━━ Given passage ━━
DO NOT, UNDER ANY CIRCUMSTANCES ATTEMPT TO REPAIR A CARD STILL IN WARRANTY.
OK. I am going to basically pool all of the information I have found lying around the net and put forward my method of repairing a graphics card from my experience with solder and PCBs. Some of the methods used have been quite frankly frightening, with ideas that really should have stayed in someone's head.
Firstly let's get to understand what causes a graphics card to fail shall we?
Your graphics card contains many parts. Some of these are obvious, some are not and some are a complete secret (often with the surface rubbed off so you can't read the chips). However, most if not all cards contain the following.
A main graphical processing unit (GPU)
A RAMDAC
Memory
Capacitors
Regulators (VRMs)
Multiplexers (MUX)
Demultiplexers (DEMUX)
Chokes, taps, resistors and even possibly thyristors. All of which would be on the power stage of the card.
There are quite a few ways that a graphics card can turn its toes up to the daisies (or for want of a better expression die) and the main causes of failure are -
Broken solder contacts caused by expanding and contraction of the main PCB (affecting the main GPU, RAMDAC and RAM)
Failed capacitors (expanded, damaged or plain exploded)
Failed resitors
Failed 'other' components.
However, the main cause of failure (and the only repairable one) is broken solder.. So why does this happen?
Graphics cards are made up of components, a main circuit board and a ball grid array of solder (BGA). The BGA are thousands of small solder balls containing flux and are sat on the bare PCB before the components are added. Once the components are placed in position they are then fed into a fancy oven and heated to the melting point of the solder. Whence that happens the components all sit and bond into their positions making contact with all of the traces of the PCB and allowing the card to function. A new and healthy GPU will look like a far more complex version of this. FIG 1 is an extremely simplified view of how a GPU is put together.
Note how the BGA is shown as tiny balls of solder? Well, there are hundreds of these tiny balls of solder on your graphics card allowing all of your components to link together. However, due to the serious heat of the components in newer graphics cards (which thankfully we are now moving away from) the PCB (printed circuit board shown in green in FIG1) tends to expand and contract. So how does this cause damage to the card?
Well, certain things on the card can expand and contract. The main one is the PCB. As it heats up it expands and as it cools it contracts. This is why your card will often use springs to allow for movement. In this pic we see the back side of a basic graphics card, noting how the screws are sprung in order to allow for expanding and contraction.
And when removed the screws look like this
Just like the engine of a car or other components of a car or anything mechanical involving heat these screws are factory set to a specific torque level. IE - when tightened they are only tightend so much to allow for expanding and contraction. You see, the heatsink on a card is usually made of a hard metal. Far harder than the PCB or the solder contacts. As thus it will not expand and contract as the board does so if it is over tightened it will not give and something else will, causing cracking or damage.
OK so now we have that out of the way let's look into the specific reason for failure. Solder is made up of two major parts. These are -
Flux - a glue like epoxy that melts with heat and then forms a hardened shell. The reason for the flux is two fold. Firstly solder is made from either lead or a lead substitute and as such is very soft. Secondly lead or a lead substitute alone has no adhesive properties and will simply ball up and roll around without the flux in.
━━━
━━ The data ━━
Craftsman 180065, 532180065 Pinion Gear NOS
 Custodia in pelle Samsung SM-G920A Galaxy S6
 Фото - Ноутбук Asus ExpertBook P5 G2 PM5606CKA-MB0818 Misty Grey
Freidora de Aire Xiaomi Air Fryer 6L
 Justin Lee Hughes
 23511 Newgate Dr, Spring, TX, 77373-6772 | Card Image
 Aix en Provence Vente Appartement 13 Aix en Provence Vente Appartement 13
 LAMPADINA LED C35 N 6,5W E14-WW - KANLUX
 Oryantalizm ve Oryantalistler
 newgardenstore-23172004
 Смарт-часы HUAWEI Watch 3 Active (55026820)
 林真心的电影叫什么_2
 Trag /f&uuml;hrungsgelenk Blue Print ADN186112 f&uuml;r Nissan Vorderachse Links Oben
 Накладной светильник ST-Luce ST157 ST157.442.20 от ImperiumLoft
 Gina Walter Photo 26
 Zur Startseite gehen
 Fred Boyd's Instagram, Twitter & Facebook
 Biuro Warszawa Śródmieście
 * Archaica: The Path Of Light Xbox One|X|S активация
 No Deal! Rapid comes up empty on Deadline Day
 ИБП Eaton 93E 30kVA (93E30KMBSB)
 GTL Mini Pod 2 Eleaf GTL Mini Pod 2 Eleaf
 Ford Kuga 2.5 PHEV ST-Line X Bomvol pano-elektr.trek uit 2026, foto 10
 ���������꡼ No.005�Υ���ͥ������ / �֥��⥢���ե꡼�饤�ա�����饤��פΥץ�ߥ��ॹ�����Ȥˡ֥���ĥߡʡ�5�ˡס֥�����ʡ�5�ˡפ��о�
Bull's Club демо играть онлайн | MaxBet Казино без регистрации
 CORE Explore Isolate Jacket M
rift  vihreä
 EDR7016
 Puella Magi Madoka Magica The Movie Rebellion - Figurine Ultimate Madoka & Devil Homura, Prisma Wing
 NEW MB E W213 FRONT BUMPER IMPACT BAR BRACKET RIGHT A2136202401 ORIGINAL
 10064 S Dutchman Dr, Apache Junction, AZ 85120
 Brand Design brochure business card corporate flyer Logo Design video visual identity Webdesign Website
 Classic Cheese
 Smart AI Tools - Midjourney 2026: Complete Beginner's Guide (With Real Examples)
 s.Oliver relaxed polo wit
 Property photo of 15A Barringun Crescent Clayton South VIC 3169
━━━
• [Apply what you read]:
• a. List the components that, according to the post on graphics card repair, most if not all graphics cards contain.
• b. Reproduce word for word the section of the graphics card repair post starting at "Multiplexers (MUX)" and ending at "Failed 'other' components.".
• c. Write the next part of the post on graphics card repair, picking up right after its final sentence.

• [Answers to each task]:
• a.
- A main graphical processing unit (GPU)
- A RAMDAC
- Memory
- Capacitors
- Regulators (VRMs)
- Multiplexers (MUX)
- Demultiplexers (DEMUX)
- Chokes, taps, resistors and even possibly thyristors, all on the power stage of the card

• b.
Multiplexers (MUX)
Demultiplexers (DEMUX)
Chokes, taps, resistors and even possibly thyristors. All of which would be on the power stage of the card.
There are quite a few ways that a graphics card can turn its toes up to the daisies (or for want of a better expression die) and the main causes of failure are -
Broken solder contacts caused by expanding and contraction of the main PCB (affecting the main GPU, RAMDAC and RAM)
Failed capacitors (expanded, damaged or plain exploded)
Failed resitors
Failed 'other' components.

• c.
Lead or ROHS lead free substitute - the conductive part of the solder allowing contact.
This solder has a melting point. However, the flux in it is very hard and over time can become brittle and crack. It doesn't really allow a lot of expanding and contration due to it being a very hard and brittle material. Think about how much you can bend an egg shell and you will have a rough idea. Hard, strong, brittle. Over time solder will degrade and with the constant pushing and pulling of a circuit board it will eventually fail. Now it is impossible for me to show you a picture of failed solder contacts on a graphics card because they are literally microscopic and placed under the components so that you are likely never to see them. However, here is a failed solder joint on the power stage of a larger electrical unit.
Note how the solder has degraded and cracked away from the PCB contact? this is, in theory, the exact same thing that happens to your graphics card. And the reason for that is explained by FIG2 here.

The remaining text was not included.